WHAT NEEDS TO BE DONE :: What must be handed in is the entire listing, exactly as written, with no pictures.

INFORMATION GIVEN ::
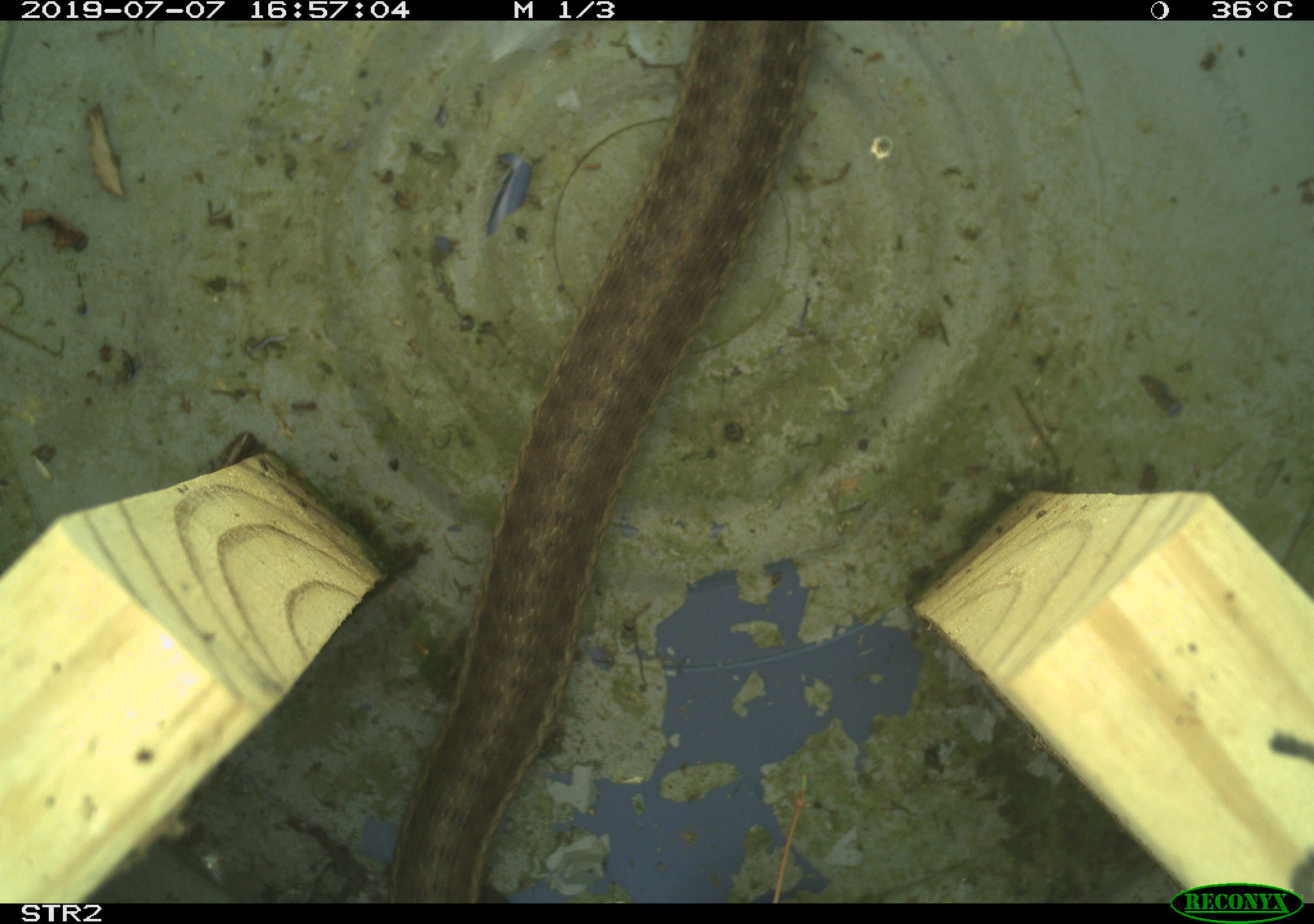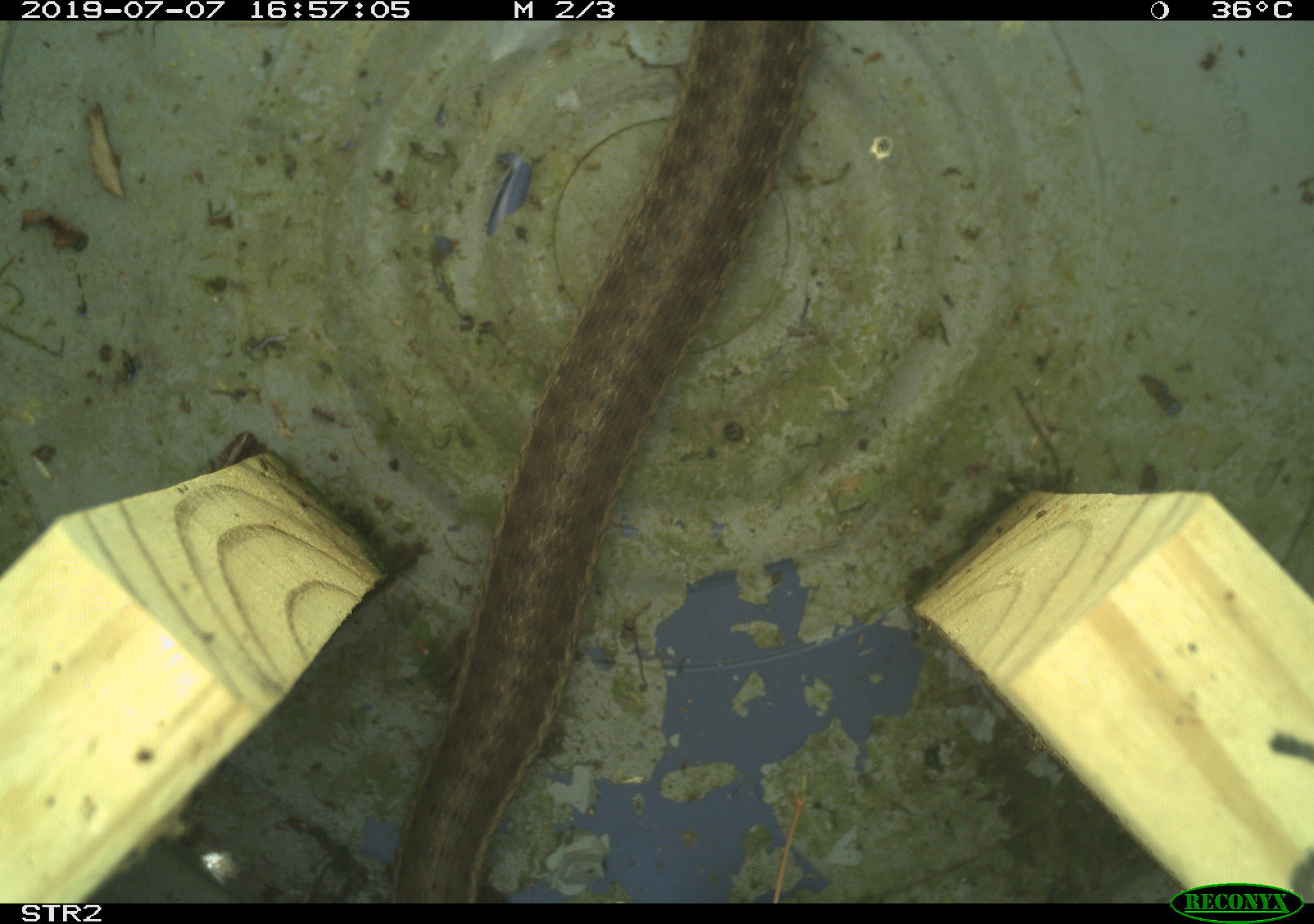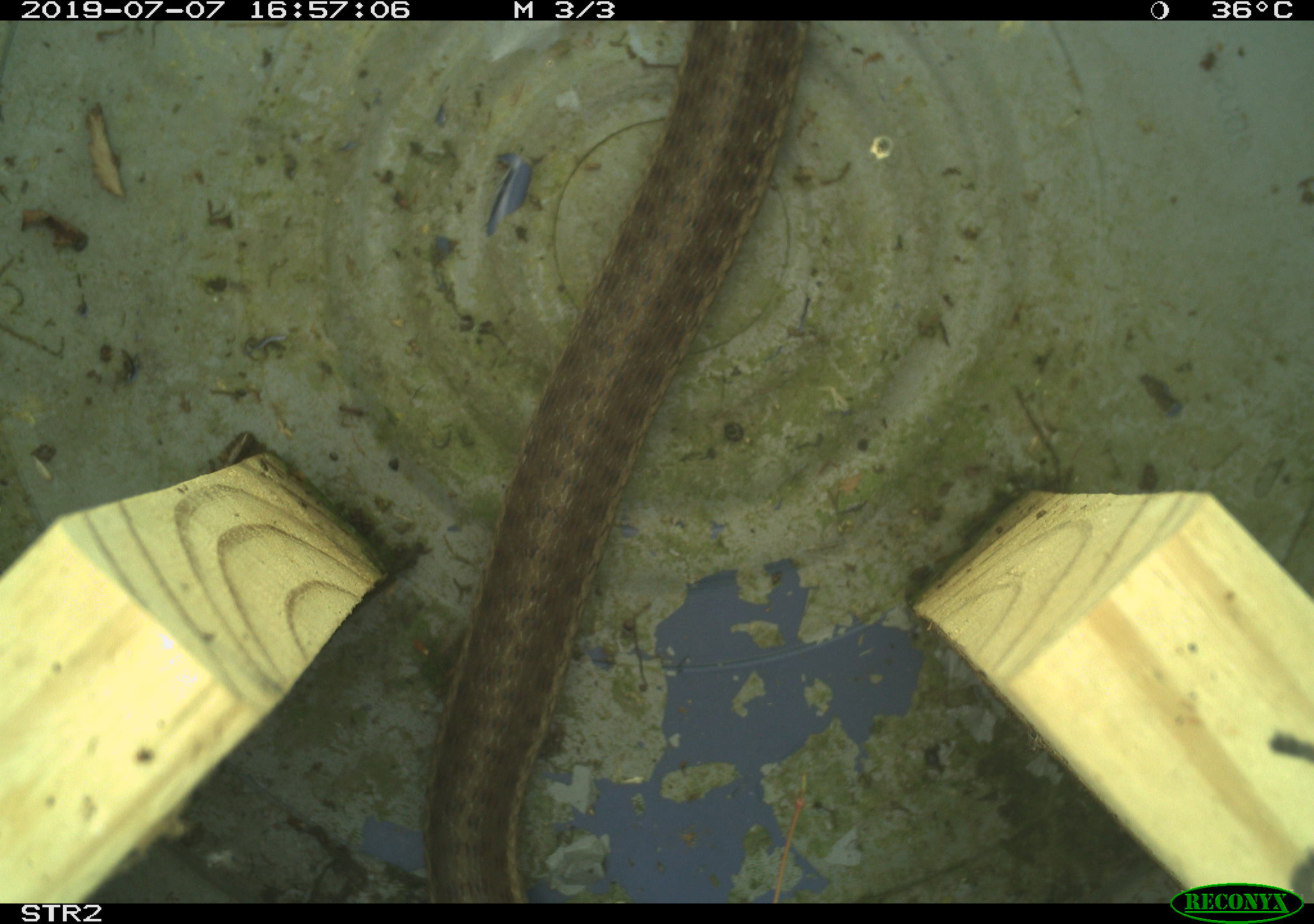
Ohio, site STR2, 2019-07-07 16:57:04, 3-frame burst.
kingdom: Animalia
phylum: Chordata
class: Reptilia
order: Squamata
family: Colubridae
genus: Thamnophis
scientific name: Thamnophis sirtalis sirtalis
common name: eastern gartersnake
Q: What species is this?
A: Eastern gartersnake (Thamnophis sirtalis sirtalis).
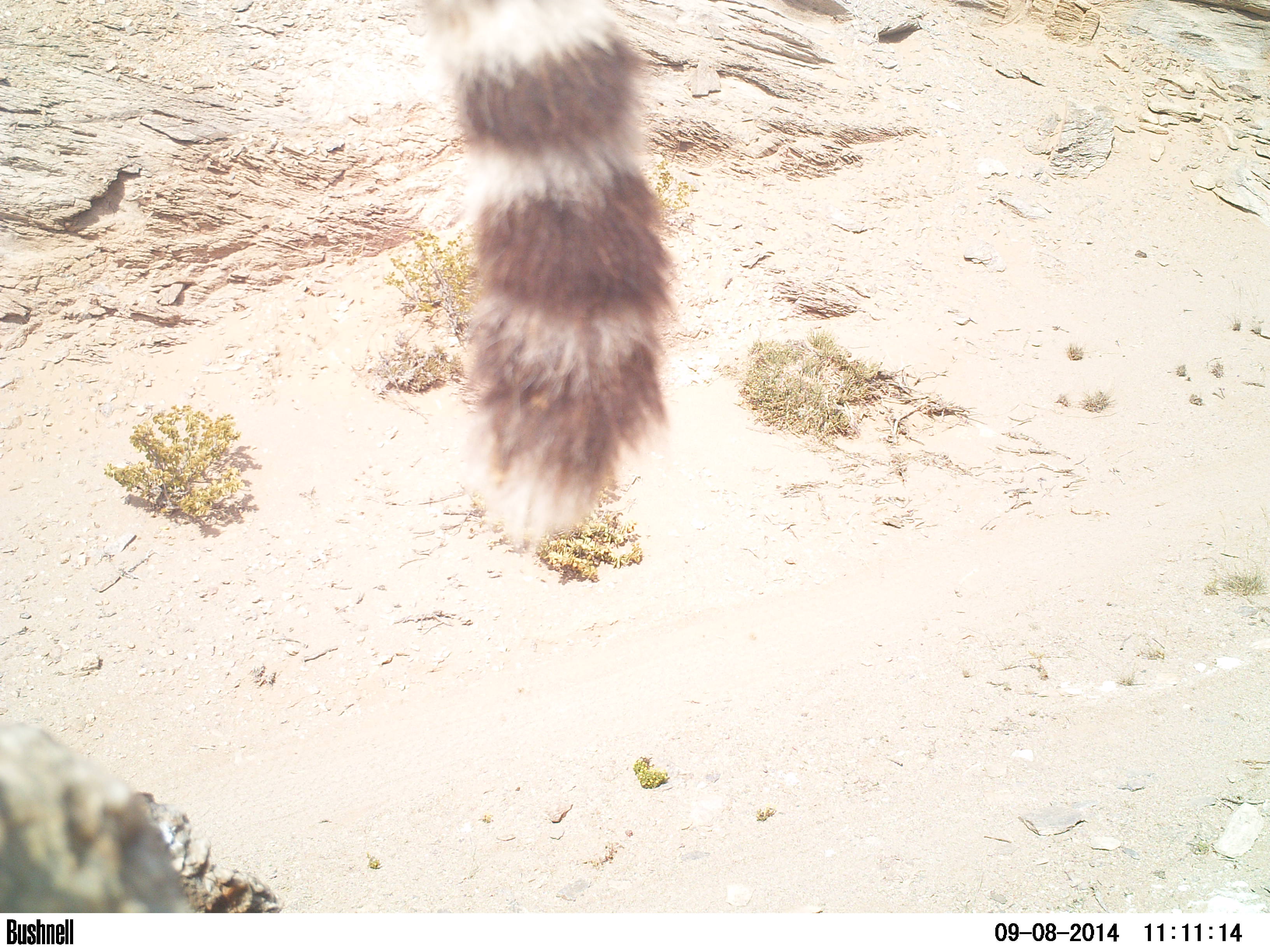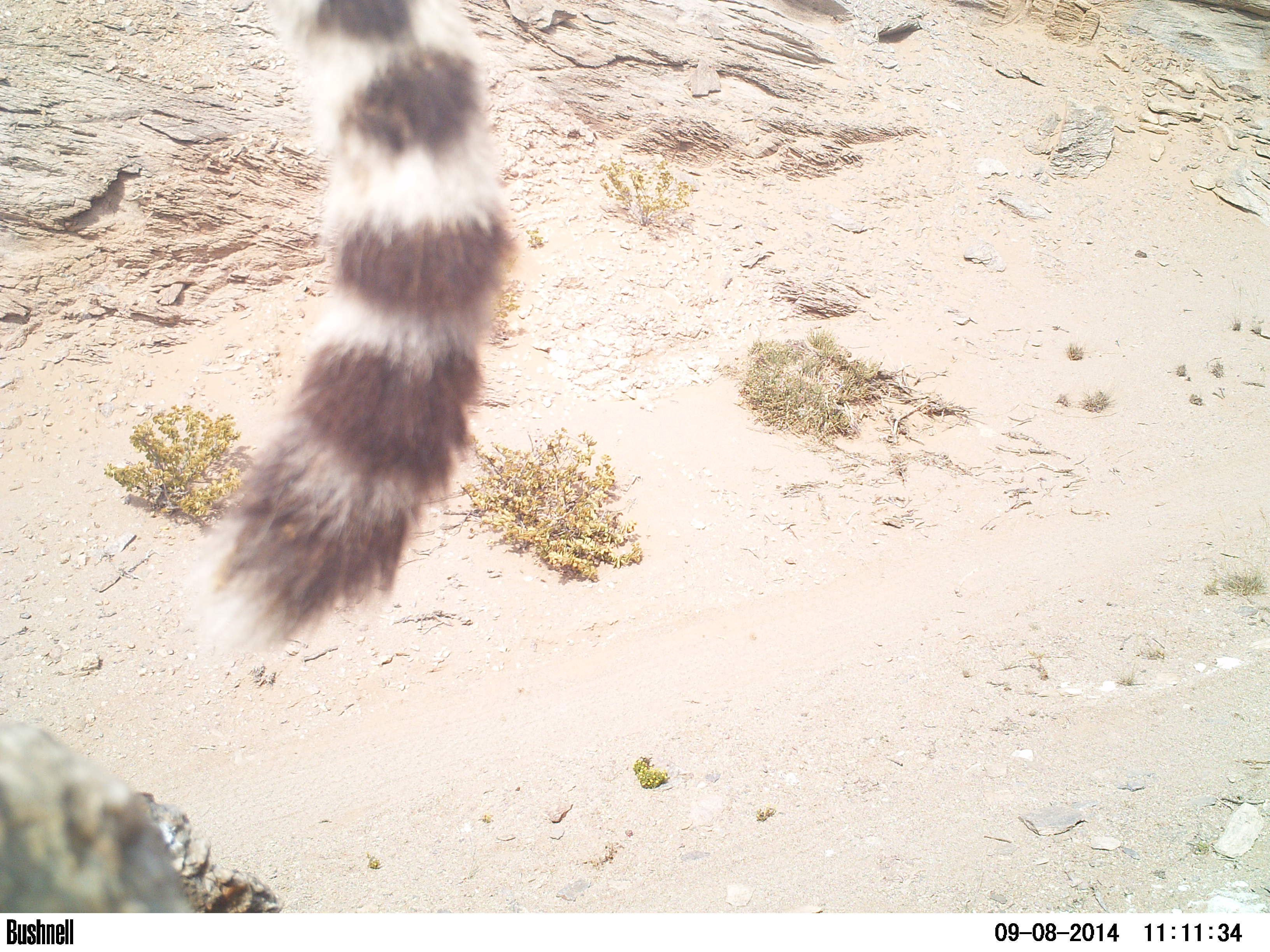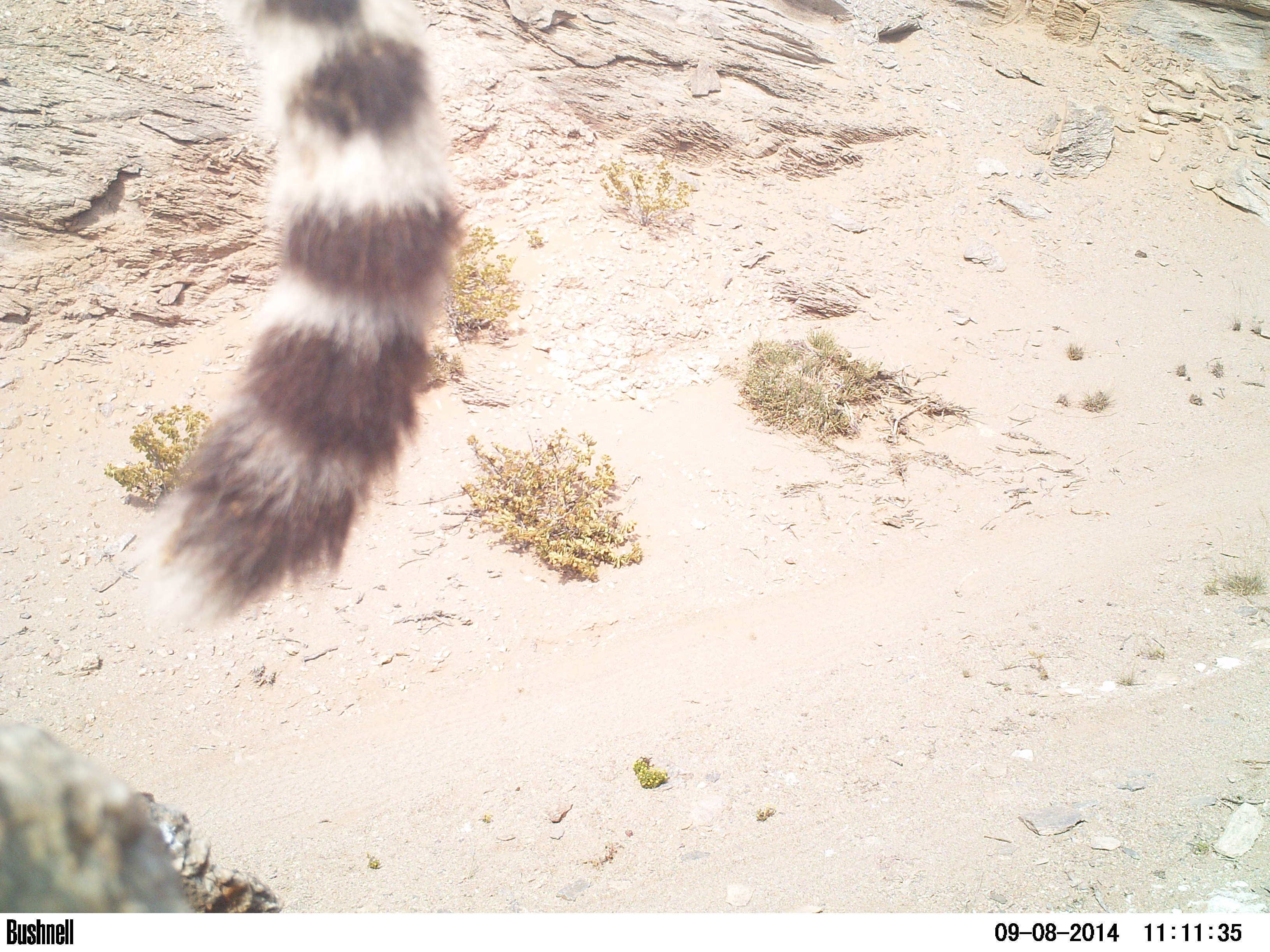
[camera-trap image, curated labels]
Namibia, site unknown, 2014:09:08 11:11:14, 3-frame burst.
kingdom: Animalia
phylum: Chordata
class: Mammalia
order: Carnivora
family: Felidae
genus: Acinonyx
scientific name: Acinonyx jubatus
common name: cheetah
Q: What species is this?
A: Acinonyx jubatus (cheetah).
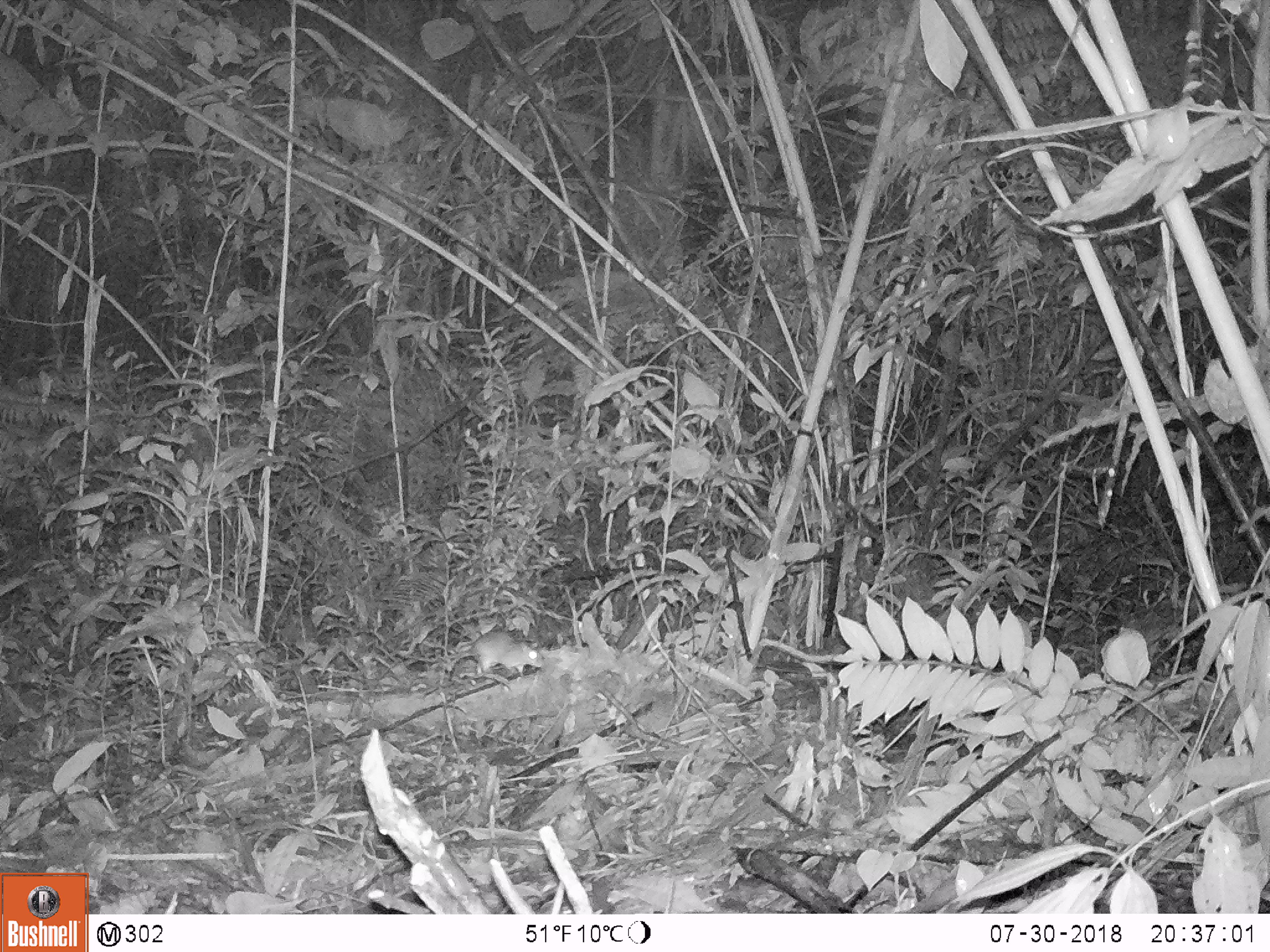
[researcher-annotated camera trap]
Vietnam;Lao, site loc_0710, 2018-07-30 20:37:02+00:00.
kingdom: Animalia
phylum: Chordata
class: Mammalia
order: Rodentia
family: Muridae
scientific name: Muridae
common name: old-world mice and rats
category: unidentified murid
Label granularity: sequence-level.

EXPECTED ANSWER ::
Ohio, site STR2, 2019-07-07 16:57:04, 3-frame burst.
kingdom: Animalia
phylum: Chordata
class: Reptilia
order: Squamata
family: Colubridae
genus: Thamnophis
scientific name: Thamnophis sirtalis sirtalis
common name: eastern gartersnake
Q: What species is this?
A: Eastern gartersnake (Thamnophis sirtalis sirtalis).
[camera-trap image, curated labels]
Namibia, site unknown, 2014:09:08 11:11:14, 3-frame burst.
kingdom: Animalia
phylum: Chordata
class: Mammalia
order: Carnivora
family: Felidae
genus: Acinonyx
scientific name: Acinonyx jubatus
common name: cheetah
Q: What species is this?
A: Acinonyx jubatus (cheetah).
[researcher-annotated camera trap]
Vietnam;Lao, site loc_0710, 2018-07-30 20:37:02+00:00.
kingdom: Animalia
phylum: Chordata
class: Mammalia
order: Rodentia
family: Muridae
scientific name: Muridae
common name: old-world mice and rats
category: unidentified murid
Label granularity: sequence-level.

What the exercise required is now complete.